Brief →
Rewrite the material from its first line through the line containing "<instances>", substituting "YAML" for "JSON" and keeping everything else the same. Leave the pictures out of your answer.

____ Records to process

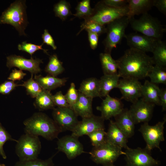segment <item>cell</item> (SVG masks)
Instances as JSON below:
<instances>
[{"instance_id": "cell-8", "label": "cell", "mask_w": 166, "mask_h": 166, "mask_svg": "<svg viewBox=\"0 0 166 166\" xmlns=\"http://www.w3.org/2000/svg\"><path fill=\"white\" fill-rule=\"evenodd\" d=\"M122 149L107 141L99 146L93 147L88 153L94 162L104 166L113 164L120 156L124 155Z\"/></svg>"}, {"instance_id": "cell-4", "label": "cell", "mask_w": 166, "mask_h": 166, "mask_svg": "<svg viewBox=\"0 0 166 166\" xmlns=\"http://www.w3.org/2000/svg\"><path fill=\"white\" fill-rule=\"evenodd\" d=\"M129 23L134 30L158 40H161L166 30L160 22L148 13L142 14L138 19L130 18Z\"/></svg>"}, {"instance_id": "cell-29", "label": "cell", "mask_w": 166, "mask_h": 166, "mask_svg": "<svg viewBox=\"0 0 166 166\" xmlns=\"http://www.w3.org/2000/svg\"><path fill=\"white\" fill-rule=\"evenodd\" d=\"M154 64L164 68L166 66V44L164 42L158 41L152 53Z\"/></svg>"}, {"instance_id": "cell-20", "label": "cell", "mask_w": 166, "mask_h": 166, "mask_svg": "<svg viewBox=\"0 0 166 166\" xmlns=\"http://www.w3.org/2000/svg\"><path fill=\"white\" fill-rule=\"evenodd\" d=\"M106 132L107 141L121 148L127 149L129 148L127 145L128 138L117 126L114 121L110 120Z\"/></svg>"}, {"instance_id": "cell-36", "label": "cell", "mask_w": 166, "mask_h": 166, "mask_svg": "<svg viewBox=\"0 0 166 166\" xmlns=\"http://www.w3.org/2000/svg\"><path fill=\"white\" fill-rule=\"evenodd\" d=\"M55 154L47 159L43 160L38 158L26 161L19 160L14 166H54L53 159Z\"/></svg>"}, {"instance_id": "cell-41", "label": "cell", "mask_w": 166, "mask_h": 166, "mask_svg": "<svg viewBox=\"0 0 166 166\" xmlns=\"http://www.w3.org/2000/svg\"><path fill=\"white\" fill-rule=\"evenodd\" d=\"M53 98L54 104L57 107L70 108L65 95L63 94L61 91L57 92L53 95Z\"/></svg>"}, {"instance_id": "cell-9", "label": "cell", "mask_w": 166, "mask_h": 166, "mask_svg": "<svg viewBox=\"0 0 166 166\" xmlns=\"http://www.w3.org/2000/svg\"><path fill=\"white\" fill-rule=\"evenodd\" d=\"M165 122V118L154 125H149L148 122H144L140 127L138 130L146 143L145 148L149 151L151 152L156 148L162 151L160 145L161 142L164 140V129Z\"/></svg>"}, {"instance_id": "cell-30", "label": "cell", "mask_w": 166, "mask_h": 166, "mask_svg": "<svg viewBox=\"0 0 166 166\" xmlns=\"http://www.w3.org/2000/svg\"><path fill=\"white\" fill-rule=\"evenodd\" d=\"M64 70L62 62L59 60L57 55L50 56L49 62L45 68V72L50 76L56 77Z\"/></svg>"}, {"instance_id": "cell-28", "label": "cell", "mask_w": 166, "mask_h": 166, "mask_svg": "<svg viewBox=\"0 0 166 166\" xmlns=\"http://www.w3.org/2000/svg\"><path fill=\"white\" fill-rule=\"evenodd\" d=\"M100 58L104 75L118 74L117 62V60L113 58L110 54L101 53Z\"/></svg>"}, {"instance_id": "cell-11", "label": "cell", "mask_w": 166, "mask_h": 166, "mask_svg": "<svg viewBox=\"0 0 166 166\" xmlns=\"http://www.w3.org/2000/svg\"><path fill=\"white\" fill-rule=\"evenodd\" d=\"M52 116L53 120L62 132L72 131L79 121L77 116L70 108H55L53 109Z\"/></svg>"}, {"instance_id": "cell-3", "label": "cell", "mask_w": 166, "mask_h": 166, "mask_svg": "<svg viewBox=\"0 0 166 166\" xmlns=\"http://www.w3.org/2000/svg\"><path fill=\"white\" fill-rule=\"evenodd\" d=\"M26 2L24 0L15 1L2 13L0 18V23L12 26L20 35L26 36L25 30L28 23Z\"/></svg>"}, {"instance_id": "cell-26", "label": "cell", "mask_w": 166, "mask_h": 166, "mask_svg": "<svg viewBox=\"0 0 166 166\" xmlns=\"http://www.w3.org/2000/svg\"><path fill=\"white\" fill-rule=\"evenodd\" d=\"M120 77L118 74L104 75L99 80L101 97H106L113 89L117 88Z\"/></svg>"}, {"instance_id": "cell-24", "label": "cell", "mask_w": 166, "mask_h": 166, "mask_svg": "<svg viewBox=\"0 0 166 166\" xmlns=\"http://www.w3.org/2000/svg\"><path fill=\"white\" fill-rule=\"evenodd\" d=\"M78 91L93 99L97 97H101L99 80L95 77H90L83 80Z\"/></svg>"}, {"instance_id": "cell-27", "label": "cell", "mask_w": 166, "mask_h": 166, "mask_svg": "<svg viewBox=\"0 0 166 166\" xmlns=\"http://www.w3.org/2000/svg\"><path fill=\"white\" fill-rule=\"evenodd\" d=\"M53 95L50 91L43 89L35 98L34 105L40 111H44L55 108Z\"/></svg>"}, {"instance_id": "cell-32", "label": "cell", "mask_w": 166, "mask_h": 166, "mask_svg": "<svg viewBox=\"0 0 166 166\" xmlns=\"http://www.w3.org/2000/svg\"><path fill=\"white\" fill-rule=\"evenodd\" d=\"M20 85L25 87L27 94L33 98H35L43 90L33 78L32 74L29 79Z\"/></svg>"}, {"instance_id": "cell-22", "label": "cell", "mask_w": 166, "mask_h": 166, "mask_svg": "<svg viewBox=\"0 0 166 166\" xmlns=\"http://www.w3.org/2000/svg\"><path fill=\"white\" fill-rule=\"evenodd\" d=\"M160 89L157 85L146 80L142 85L141 97L145 101L155 105H160Z\"/></svg>"}, {"instance_id": "cell-2", "label": "cell", "mask_w": 166, "mask_h": 166, "mask_svg": "<svg viewBox=\"0 0 166 166\" xmlns=\"http://www.w3.org/2000/svg\"><path fill=\"white\" fill-rule=\"evenodd\" d=\"M26 133L52 140L57 138L62 130L54 121L45 113H34L23 122Z\"/></svg>"}, {"instance_id": "cell-21", "label": "cell", "mask_w": 166, "mask_h": 166, "mask_svg": "<svg viewBox=\"0 0 166 166\" xmlns=\"http://www.w3.org/2000/svg\"><path fill=\"white\" fill-rule=\"evenodd\" d=\"M78 92L77 99L72 109L77 116L82 119L92 116L93 115L92 107L93 99Z\"/></svg>"}, {"instance_id": "cell-13", "label": "cell", "mask_w": 166, "mask_h": 166, "mask_svg": "<svg viewBox=\"0 0 166 166\" xmlns=\"http://www.w3.org/2000/svg\"><path fill=\"white\" fill-rule=\"evenodd\" d=\"M139 80L130 78L119 80L117 87L122 94L121 100L133 103L141 97L142 85Z\"/></svg>"}, {"instance_id": "cell-34", "label": "cell", "mask_w": 166, "mask_h": 166, "mask_svg": "<svg viewBox=\"0 0 166 166\" xmlns=\"http://www.w3.org/2000/svg\"><path fill=\"white\" fill-rule=\"evenodd\" d=\"M53 10L55 16L65 20L72 14L69 3L65 0H61L55 5Z\"/></svg>"}, {"instance_id": "cell-39", "label": "cell", "mask_w": 166, "mask_h": 166, "mask_svg": "<svg viewBox=\"0 0 166 166\" xmlns=\"http://www.w3.org/2000/svg\"><path fill=\"white\" fill-rule=\"evenodd\" d=\"M43 44L40 45H36L30 43H27L26 41L22 42L21 44H19L18 48L19 50L25 51L30 54L32 57V55L37 50H42L46 53L47 54V50L44 49L42 48Z\"/></svg>"}, {"instance_id": "cell-31", "label": "cell", "mask_w": 166, "mask_h": 166, "mask_svg": "<svg viewBox=\"0 0 166 166\" xmlns=\"http://www.w3.org/2000/svg\"><path fill=\"white\" fill-rule=\"evenodd\" d=\"M148 77H150V82L154 84H166V72L164 67L154 65Z\"/></svg>"}, {"instance_id": "cell-18", "label": "cell", "mask_w": 166, "mask_h": 166, "mask_svg": "<svg viewBox=\"0 0 166 166\" xmlns=\"http://www.w3.org/2000/svg\"><path fill=\"white\" fill-rule=\"evenodd\" d=\"M121 100L108 94L103 100L101 105L97 107V109L101 112V116L104 120L115 117L122 111L124 105Z\"/></svg>"}, {"instance_id": "cell-43", "label": "cell", "mask_w": 166, "mask_h": 166, "mask_svg": "<svg viewBox=\"0 0 166 166\" xmlns=\"http://www.w3.org/2000/svg\"><path fill=\"white\" fill-rule=\"evenodd\" d=\"M42 38L43 41V43L51 46L53 50L57 49V46L55 44L54 40L49 34L48 30L46 29L44 30V33L42 35Z\"/></svg>"}, {"instance_id": "cell-17", "label": "cell", "mask_w": 166, "mask_h": 166, "mask_svg": "<svg viewBox=\"0 0 166 166\" xmlns=\"http://www.w3.org/2000/svg\"><path fill=\"white\" fill-rule=\"evenodd\" d=\"M130 48L143 52L152 53L160 40L136 33L125 34L124 37Z\"/></svg>"}, {"instance_id": "cell-40", "label": "cell", "mask_w": 166, "mask_h": 166, "mask_svg": "<svg viewBox=\"0 0 166 166\" xmlns=\"http://www.w3.org/2000/svg\"><path fill=\"white\" fill-rule=\"evenodd\" d=\"M78 92L75 88V84L72 82L66 94L65 95L70 108L72 109L78 97Z\"/></svg>"}, {"instance_id": "cell-15", "label": "cell", "mask_w": 166, "mask_h": 166, "mask_svg": "<svg viewBox=\"0 0 166 166\" xmlns=\"http://www.w3.org/2000/svg\"><path fill=\"white\" fill-rule=\"evenodd\" d=\"M6 59V65L9 69L16 67L21 70L29 71L32 75H35L42 71L39 66L43 62L39 58L31 57L28 59L20 56L12 55L7 56Z\"/></svg>"}, {"instance_id": "cell-42", "label": "cell", "mask_w": 166, "mask_h": 166, "mask_svg": "<svg viewBox=\"0 0 166 166\" xmlns=\"http://www.w3.org/2000/svg\"><path fill=\"white\" fill-rule=\"evenodd\" d=\"M20 85L14 81L9 80L5 81L0 85V93L3 95L9 94L16 87Z\"/></svg>"}, {"instance_id": "cell-38", "label": "cell", "mask_w": 166, "mask_h": 166, "mask_svg": "<svg viewBox=\"0 0 166 166\" xmlns=\"http://www.w3.org/2000/svg\"><path fill=\"white\" fill-rule=\"evenodd\" d=\"M9 140L14 141L16 142L18 141L12 138L0 123V155L4 159L6 158V156L4 151L3 146L6 142Z\"/></svg>"}, {"instance_id": "cell-12", "label": "cell", "mask_w": 166, "mask_h": 166, "mask_svg": "<svg viewBox=\"0 0 166 166\" xmlns=\"http://www.w3.org/2000/svg\"><path fill=\"white\" fill-rule=\"evenodd\" d=\"M104 120L101 116L94 115L78 121L72 130L71 135L78 138L84 135H88L92 132L100 129H105Z\"/></svg>"}, {"instance_id": "cell-37", "label": "cell", "mask_w": 166, "mask_h": 166, "mask_svg": "<svg viewBox=\"0 0 166 166\" xmlns=\"http://www.w3.org/2000/svg\"><path fill=\"white\" fill-rule=\"evenodd\" d=\"M92 145L93 147L99 146L107 141L106 132L105 129L95 131L88 134Z\"/></svg>"}, {"instance_id": "cell-44", "label": "cell", "mask_w": 166, "mask_h": 166, "mask_svg": "<svg viewBox=\"0 0 166 166\" xmlns=\"http://www.w3.org/2000/svg\"><path fill=\"white\" fill-rule=\"evenodd\" d=\"M105 5L115 8H121L128 4V0H105L102 1Z\"/></svg>"}, {"instance_id": "cell-47", "label": "cell", "mask_w": 166, "mask_h": 166, "mask_svg": "<svg viewBox=\"0 0 166 166\" xmlns=\"http://www.w3.org/2000/svg\"><path fill=\"white\" fill-rule=\"evenodd\" d=\"M153 6L164 15L166 14V0H153Z\"/></svg>"}, {"instance_id": "cell-19", "label": "cell", "mask_w": 166, "mask_h": 166, "mask_svg": "<svg viewBox=\"0 0 166 166\" xmlns=\"http://www.w3.org/2000/svg\"><path fill=\"white\" fill-rule=\"evenodd\" d=\"M114 117L116 124L128 138L133 136L135 124L128 109H124L119 114Z\"/></svg>"}, {"instance_id": "cell-25", "label": "cell", "mask_w": 166, "mask_h": 166, "mask_svg": "<svg viewBox=\"0 0 166 166\" xmlns=\"http://www.w3.org/2000/svg\"><path fill=\"white\" fill-rule=\"evenodd\" d=\"M34 79L43 89L50 91L64 85L67 81L66 78H60L50 75L43 77L35 75Z\"/></svg>"}, {"instance_id": "cell-49", "label": "cell", "mask_w": 166, "mask_h": 166, "mask_svg": "<svg viewBox=\"0 0 166 166\" xmlns=\"http://www.w3.org/2000/svg\"><path fill=\"white\" fill-rule=\"evenodd\" d=\"M104 166H115L113 164H110L107 165H106Z\"/></svg>"}, {"instance_id": "cell-1", "label": "cell", "mask_w": 166, "mask_h": 166, "mask_svg": "<svg viewBox=\"0 0 166 166\" xmlns=\"http://www.w3.org/2000/svg\"><path fill=\"white\" fill-rule=\"evenodd\" d=\"M117 61L120 77L138 80L147 77L154 64L152 57L144 52L131 48L126 50Z\"/></svg>"}, {"instance_id": "cell-50", "label": "cell", "mask_w": 166, "mask_h": 166, "mask_svg": "<svg viewBox=\"0 0 166 166\" xmlns=\"http://www.w3.org/2000/svg\"><path fill=\"white\" fill-rule=\"evenodd\" d=\"M0 166H5V165L4 164H0Z\"/></svg>"}, {"instance_id": "cell-48", "label": "cell", "mask_w": 166, "mask_h": 166, "mask_svg": "<svg viewBox=\"0 0 166 166\" xmlns=\"http://www.w3.org/2000/svg\"><path fill=\"white\" fill-rule=\"evenodd\" d=\"M160 106H161L162 111L166 110V89H160L159 95Z\"/></svg>"}, {"instance_id": "cell-14", "label": "cell", "mask_w": 166, "mask_h": 166, "mask_svg": "<svg viewBox=\"0 0 166 166\" xmlns=\"http://www.w3.org/2000/svg\"><path fill=\"white\" fill-rule=\"evenodd\" d=\"M155 105L141 98L132 103L128 111L135 124L148 122L152 118Z\"/></svg>"}, {"instance_id": "cell-5", "label": "cell", "mask_w": 166, "mask_h": 166, "mask_svg": "<svg viewBox=\"0 0 166 166\" xmlns=\"http://www.w3.org/2000/svg\"><path fill=\"white\" fill-rule=\"evenodd\" d=\"M130 18L125 16L117 19L107 24V36L103 42L105 52L110 54L113 48L121 42L125 35V30Z\"/></svg>"}, {"instance_id": "cell-10", "label": "cell", "mask_w": 166, "mask_h": 166, "mask_svg": "<svg viewBox=\"0 0 166 166\" xmlns=\"http://www.w3.org/2000/svg\"><path fill=\"white\" fill-rule=\"evenodd\" d=\"M126 164L124 166H158L160 161L153 158L151 152L145 148H130L124 152Z\"/></svg>"}, {"instance_id": "cell-35", "label": "cell", "mask_w": 166, "mask_h": 166, "mask_svg": "<svg viewBox=\"0 0 166 166\" xmlns=\"http://www.w3.org/2000/svg\"><path fill=\"white\" fill-rule=\"evenodd\" d=\"M83 30L89 31L97 34L99 36L106 32V27L93 21L85 20L81 26V30L78 34Z\"/></svg>"}, {"instance_id": "cell-46", "label": "cell", "mask_w": 166, "mask_h": 166, "mask_svg": "<svg viewBox=\"0 0 166 166\" xmlns=\"http://www.w3.org/2000/svg\"><path fill=\"white\" fill-rule=\"evenodd\" d=\"M90 45L93 49H96L98 45L99 35L96 33L87 31Z\"/></svg>"}, {"instance_id": "cell-7", "label": "cell", "mask_w": 166, "mask_h": 166, "mask_svg": "<svg viewBox=\"0 0 166 166\" xmlns=\"http://www.w3.org/2000/svg\"><path fill=\"white\" fill-rule=\"evenodd\" d=\"M94 9L93 14L85 20L93 21L103 26L127 16L128 11V4L122 7L115 8L105 5L102 1L98 2Z\"/></svg>"}, {"instance_id": "cell-33", "label": "cell", "mask_w": 166, "mask_h": 166, "mask_svg": "<svg viewBox=\"0 0 166 166\" xmlns=\"http://www.w3.org/2000/svg\"><path fill=\"white\" fill-rule=\"evenodd\" d=\"M76 10V13L73 14L75 16L85 19L93 14L94 9L91 8L89 0H83L78 3Z\"/></svg>"}, {"instance_id": "cell-23", "label": "cell", "mask_w": 166, "mask_h": 166, "mask_svg": "<svg viewBox=\"0 0 166 166\" xmlns=\"http://www.w3.org/2000/svg\"><path fill=\"white\" fill-rule=\"evenodd\" d=\"M153 0H128V11L127 16L130 18L135 15L148 13L153 5Z\"/></svg>"}, {"instance_id": "cell-16", "label": "cell", "mask_w": 166, "mask_h": 166, "mask_svg": "<svg viewBox=\"0 0 166 166\" xmlns=\"http://www.w3.org/2000/svg\"><path fill=\"white\" fill-rule=\"evenodd\" d=\"M57 149L64 153L68 159L72 160L84 153L82 144L78 138L71 135H67L59 139L57 141Z\"/></svg>"}, {"instance_id": "cell-6", "label": "cell", "mask_w": 166, "mask_h": 166, "mask_svg": "<svg viewBox=\"0 0 166 166\" xmlns=\"http://www.w3.org/2000/svg\"><path fill=\"white\" fill-rule=\"evenodd\" d=\"M17 140L15 152L19 160H29L38 158L41 149L38 136L25 133Z\"/></svg>"}, {"instance_id": "cell-45", "label": "cell", "mask_w": 166, "mask_h": 166, "mask_svg": "<svg viewBox=\"0 0 166 166\" xmlns=\"http://www.w3.org/2000/svg\"><path fill=\"white\" fill-rule=\"evenodd\" d=\"M26 75V74L24 73L22 70H18L15 69L12 70L7 79L9 80L13 81H20L23 79Z\"/></svg>"}]
</instances>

________

Correct answer →
segment <item>cell</item> (SVG masks)
Instances as YAML below:
<instances>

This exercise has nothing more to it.